Good morning ladies and gentlemen. I’m Jim Waters, president of the Bluegrass Institute for Public Policy Solutions at bipps.org. The Bluegrass Institute is a free-market think tank focused on offering common sense, economically sound solutions to Kentucky’s greatest challenges.
Certainly one of the great challenges faced by too many of our fellow Kentuckians is finding affordable health insurance that provides an acceptable quality of care. Yet while the intention of government programs – and of most policymakers who vote for them – is to help the less fortunate, they often end up not only falling far short of fulfilling those intentions, but actually harming the very constituency they are meant to assist.
When former Gov. Steve Beshear established the state-based exchange Kynect by executive order in 2013, his administration projected the online insurance marketplace would provide 332,000 uninsured Kentuckians with access to affordable coverage. Yet fewer than a third of that anticipated number actually ever obtained coverage through the state-based exchange.

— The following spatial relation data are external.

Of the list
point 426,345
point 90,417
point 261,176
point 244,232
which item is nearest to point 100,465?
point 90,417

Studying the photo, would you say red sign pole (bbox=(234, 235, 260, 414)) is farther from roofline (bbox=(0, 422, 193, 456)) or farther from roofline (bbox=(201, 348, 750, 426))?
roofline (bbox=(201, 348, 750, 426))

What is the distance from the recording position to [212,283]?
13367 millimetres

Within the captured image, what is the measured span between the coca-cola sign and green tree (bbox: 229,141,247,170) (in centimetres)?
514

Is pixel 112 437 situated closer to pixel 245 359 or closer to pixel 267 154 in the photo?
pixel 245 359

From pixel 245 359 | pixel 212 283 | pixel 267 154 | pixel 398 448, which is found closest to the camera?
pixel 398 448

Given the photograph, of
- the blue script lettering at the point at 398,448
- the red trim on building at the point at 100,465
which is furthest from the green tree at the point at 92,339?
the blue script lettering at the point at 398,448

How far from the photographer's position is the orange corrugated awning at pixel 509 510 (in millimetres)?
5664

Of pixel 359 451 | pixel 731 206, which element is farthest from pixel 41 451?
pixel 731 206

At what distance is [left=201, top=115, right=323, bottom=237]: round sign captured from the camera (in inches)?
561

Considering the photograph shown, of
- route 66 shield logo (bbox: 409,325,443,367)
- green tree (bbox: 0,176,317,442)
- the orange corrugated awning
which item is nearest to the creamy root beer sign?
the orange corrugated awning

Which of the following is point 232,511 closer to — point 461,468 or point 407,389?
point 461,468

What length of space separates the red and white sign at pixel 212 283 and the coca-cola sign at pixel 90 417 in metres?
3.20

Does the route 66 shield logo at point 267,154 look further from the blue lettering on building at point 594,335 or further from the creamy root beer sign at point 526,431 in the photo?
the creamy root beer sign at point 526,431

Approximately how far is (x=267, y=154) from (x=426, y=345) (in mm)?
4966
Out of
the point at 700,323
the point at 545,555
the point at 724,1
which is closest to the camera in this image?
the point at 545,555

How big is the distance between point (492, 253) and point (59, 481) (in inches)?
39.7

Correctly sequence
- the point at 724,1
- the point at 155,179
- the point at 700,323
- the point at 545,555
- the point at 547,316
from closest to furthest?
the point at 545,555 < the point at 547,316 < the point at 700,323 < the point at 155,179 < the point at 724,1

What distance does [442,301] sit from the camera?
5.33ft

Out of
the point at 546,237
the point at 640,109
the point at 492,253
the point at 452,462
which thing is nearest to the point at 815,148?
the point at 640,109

Seventy-five percent of those who signed up for plans on the exchange are being forced to find a new insurer as the Kentucky Health Cooperative, the exchange’s largest insurer, is closing down after losing $50 million last year – the most of any of the 22 Obamacare-subsidized cooperatives nationwide.
Even if the co-op would have remained open, its request to raise premiums by 25 percent during this past year – had they remained opened – combined with the previous year’s 20 percent in rate hikes would no doubt have exacerbated the situation reported by a recent study by Families USA study showing that high-deductible plans purchased though the state exchanges have resulted in one in four of those customers skipping doctor’s appointments and important medical tests.